Братья, наклонив головы и скрестив руки на груди, повиновались из благоговения к учителю; другие на их месте сочли бы крайней наивностью эту попытку примирить упрямых и озлобленных противников идиллической песенкой. Однако мессер Берлинджерио, у которого вследствии отлучения совесть была нечиста, и который очень любил блаженного Франциска, принял приглашение. Гвидо, из уважения к знатному гостю и еще потому, что подеста, отправившись к нему, сделал первый шаг к примирению, согласился также. Таким образом на епископском дворе оказались друг напротив друга епископ с клиром в лиловых мантиях — и подеста с воинством и министрами. У ворот булавоносцы, прислужники, клирики сдерживали любопытствующую толпу. Епископ и подеста держались высокомерно, всем своим видом говоря: «Я не уступлю. Тут речь идет о моем достоинстве». Сторонники той и другой стороны, замкнутые, хмурые, неприступные, бросали друг на друга испепеляющие взгляды. Когда двое братьев Франциска появились во дворе, все подумали: сейчас наверняка начнется проповедь о смерти и страшном суде. Вместо этого один из братьев сказал:

— Блаженный Франциск, уже будучи больным, сочинил гимн творениям во славу Господу и в назидание ближнему. Ныне прошу вас выслушать его со всем вниманием.

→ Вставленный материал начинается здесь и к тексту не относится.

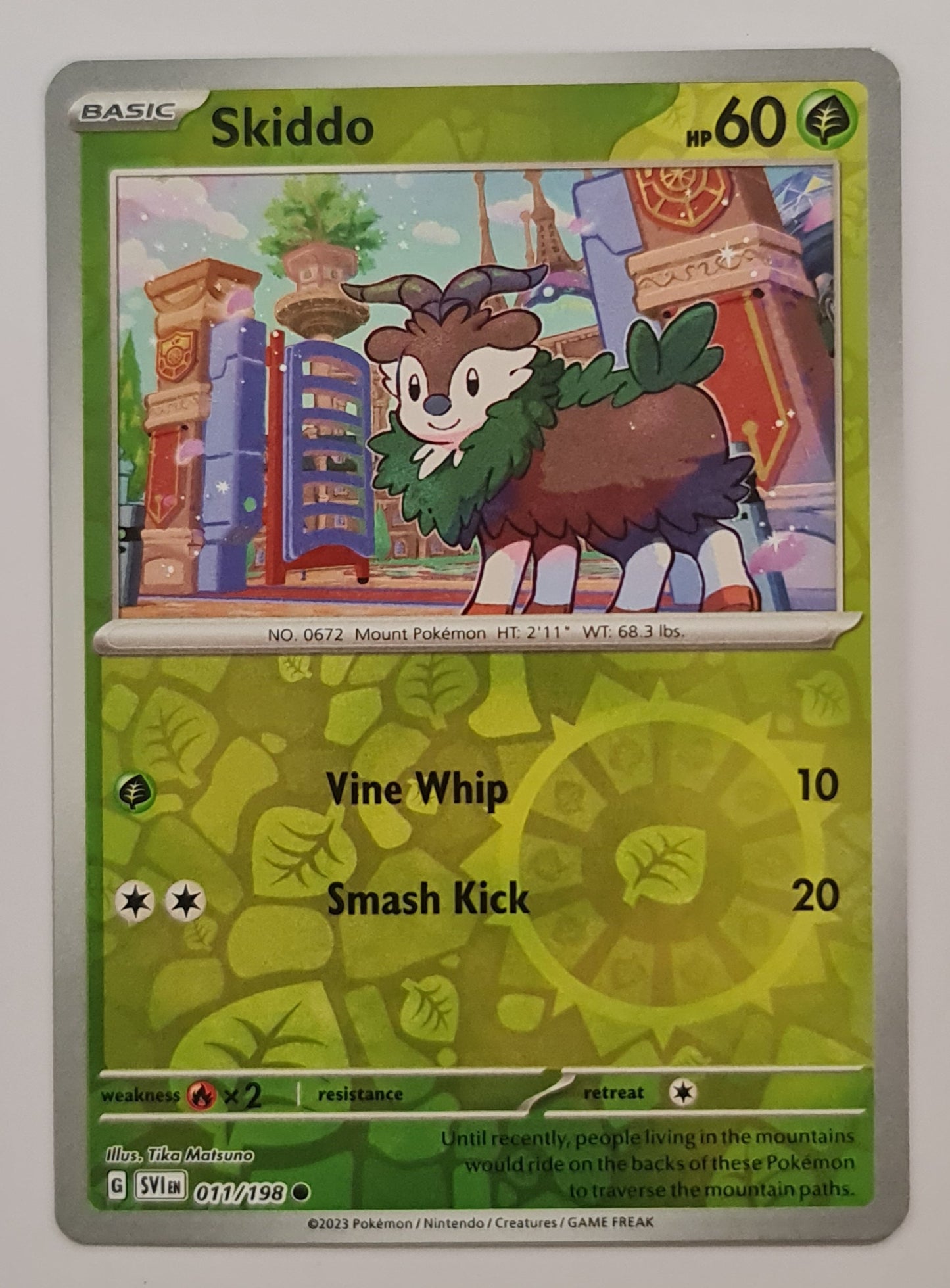 Pokemon Card Scarlet & Violet 011/198 11/198 Skiddo Reverse Holo Common *MINT*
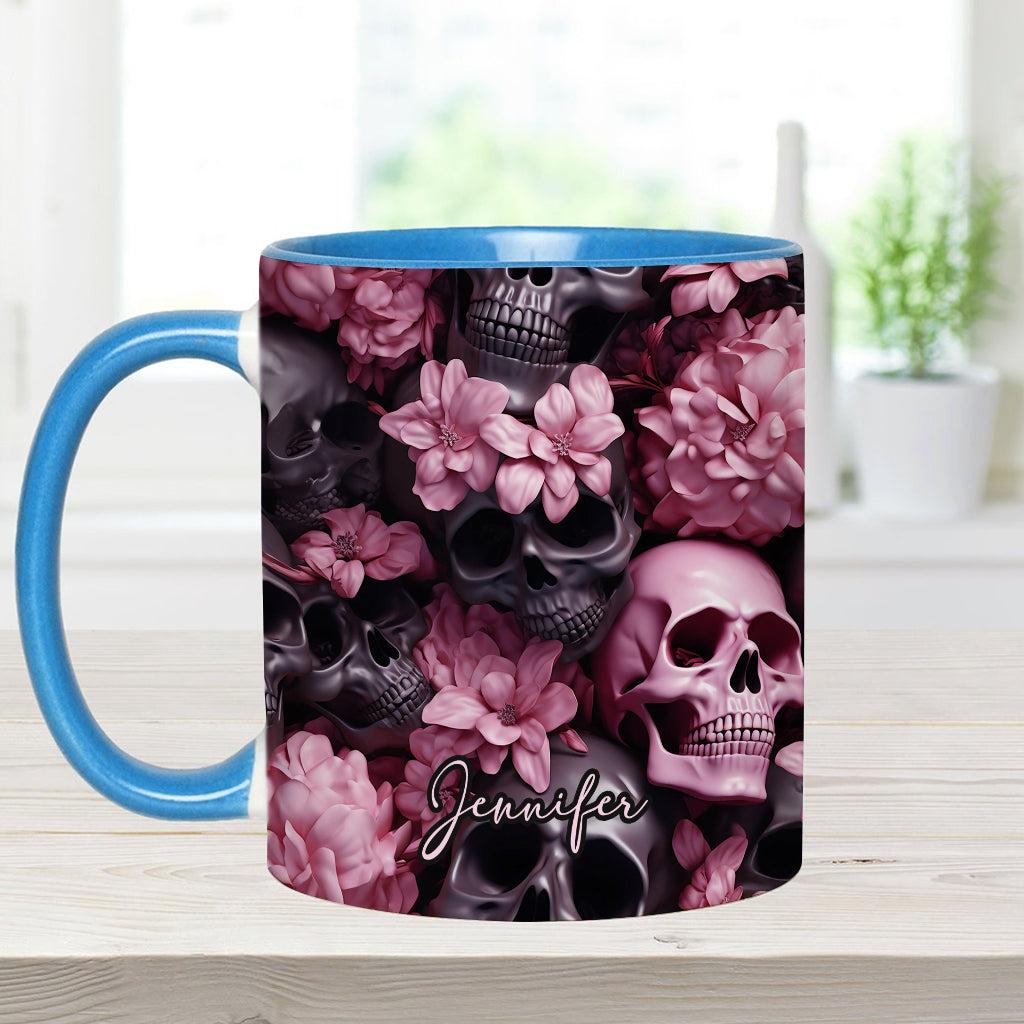 Pink Flowers Black Skulls - Personalized Skull Accent Mug
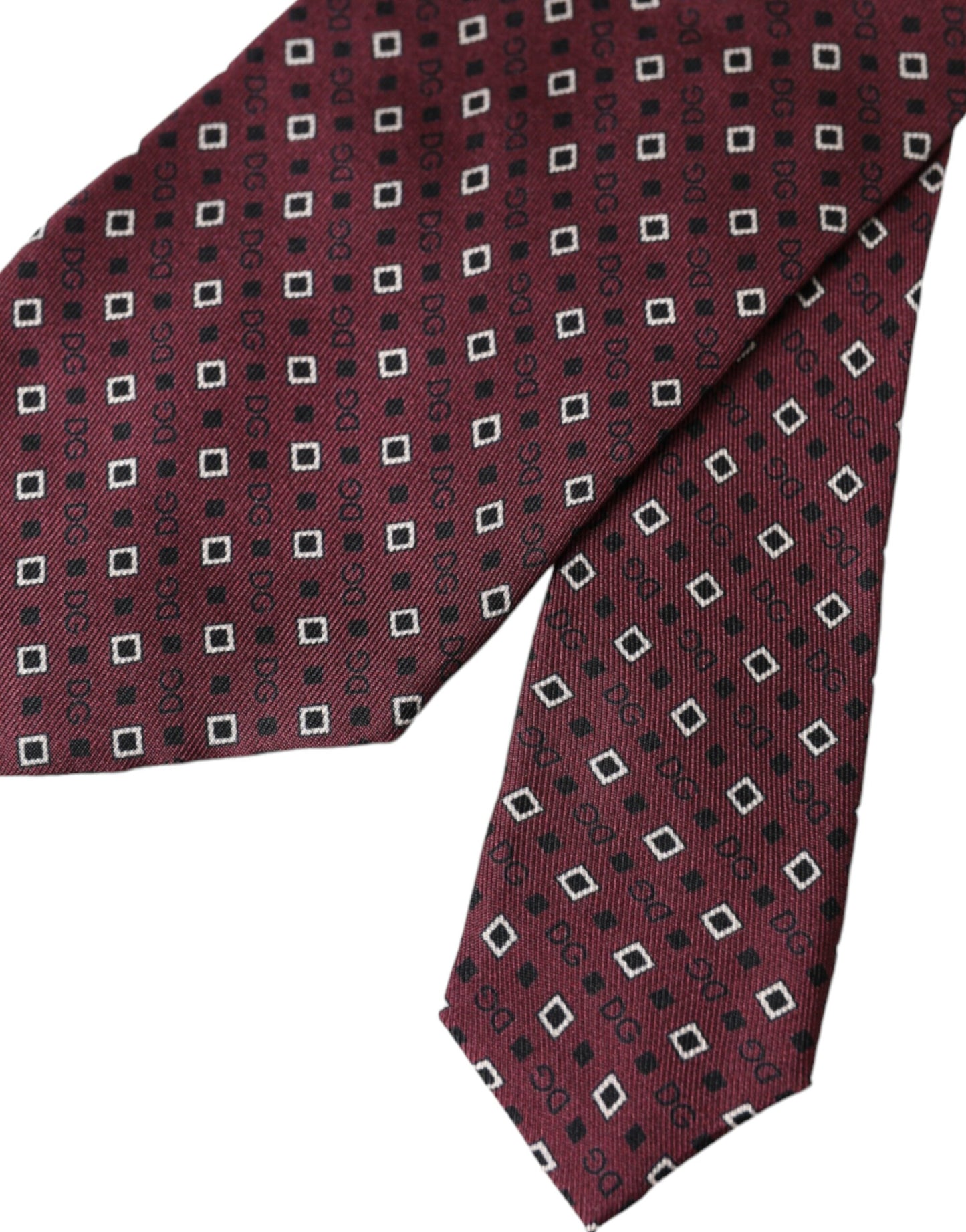 Dolce & Gabbana Maroon Silk Branded Logo Adjustable Men Tie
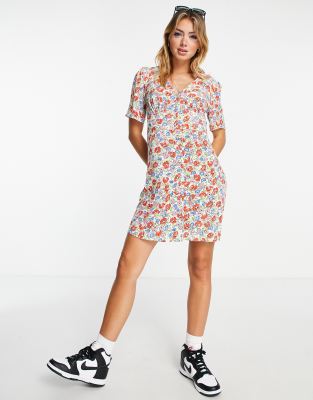 Nobody's Child – Alexa – Minikleid in Rot mit Knopfleiste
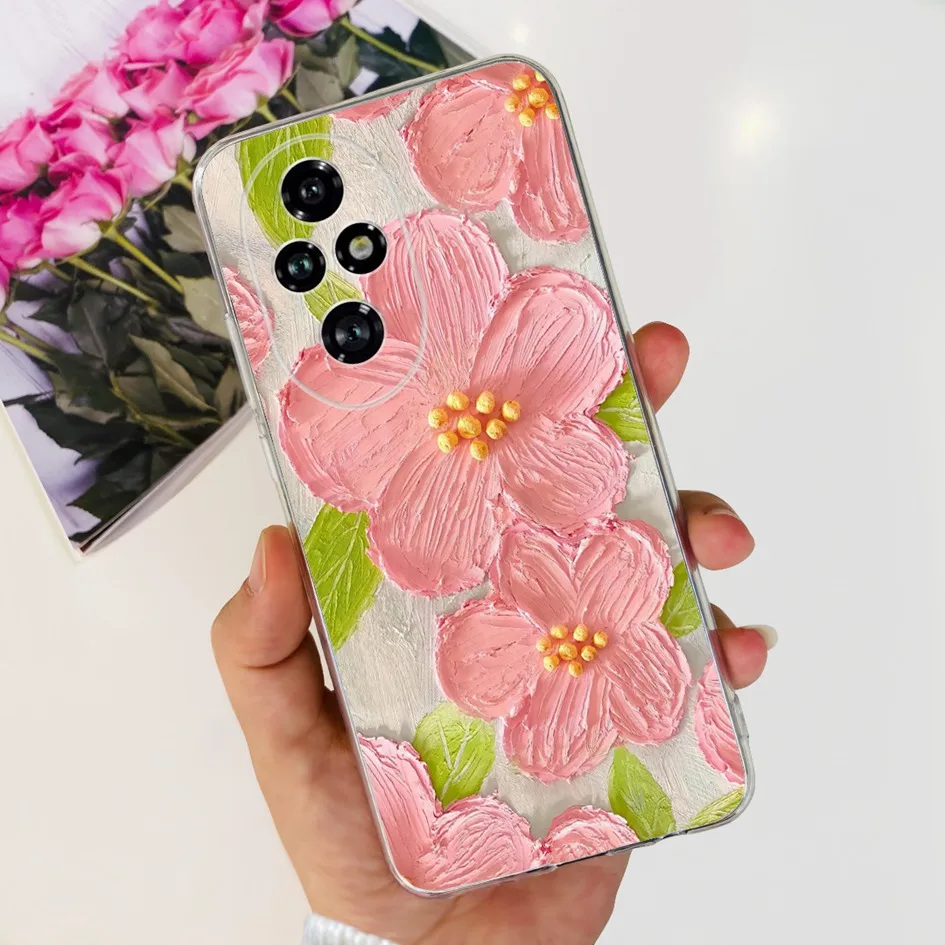 Stylish Flower Slim Clear Silicone Phone Case - Soft Protective Bumper Cover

Кое-кто усмехнулся в усы, словно говоря: «Шутовство!» Но по мере того, как песнь разворачивалась перед ними, широкая и плавная, как горизонт их родной Умбрии, и, возвращая им смиренный язык их матушек с его выговором, знакомым сердцу с самого детства, переходила от гимна Всевышнему, чье имя никто не достоин произносить, к гимну его прекрасным и неоценимым творениям — эти суровые сердца оттаивали. Подеста поднялся и слушал, сложив руки на груди, восхищенный. Братья пели, и при этом перечислении бескорыстных и щедрых даров высокомерный епископ поневоле задумался о милости Создателя, посылающего солнце и неправедным; подеста же размышлял о том, как нелепы его попытки взять врага измором перед щедростью земли и божественным Провидением. Когда же потом, словно тихие ангелы, возникли дотоле никем не слыханные стихи о прощении и следом стихи о страдании, напомнившие об умирающем святом, который не просил о мире во имя Бога, но внушал его сердцам с помощью музыки, примиряющей без упрека, поэзии, лишенной риторики, и доброты, лишенной назидательности, — тогда все уже расположились к примирению и подеста сказал:

— Истинно говорю вам, что не только прощаю господину епископу, которого хочу и должен почитать своим господином, но если бы кто-нибудь убил брата моего или сына, простил бы и ему также.

В подтверждение своих слов он встал на колени перед Гвидо, восклицая:

— Я готов удовлетворить любую просьбу вашу ради любви к Господу нашему Иисусу Христу и рабу его блаженному Франциску.

Епископ поднял его и смиренно ответил:

— Я также нуждаюсь в твоем прощении, ибо по натуре гневлив, в то время как сан мой требует от меня смирения.

И они обнялись, как старые друзья, а все присутствующие признали это чудом блаженного Франциска.

Так оно и было. Усмиритель волков и на краю смерти исполнил свою миссию, успокоив ассизских орлят с помощью единственной песни.

ГИМН СМЕРТИ

Водянка, обнаружившаяся у него несколько месяцев назад, еще усугубилась: распухли живот, ноги. Но святой Франциск оставался безмятежен. Однажды, когда к нему пришел мессер Бонджованни, опытный врач из Ареццо, он спросил его:

— Что думаешь ты, Бенивеньате, об этом моем недуге?

Он назвал его Бенивеньате, потому что не хотел звать благим ни отца, ни учителя, никого из людей, памятуя о словах Христа, что никто не благ как только один Бог.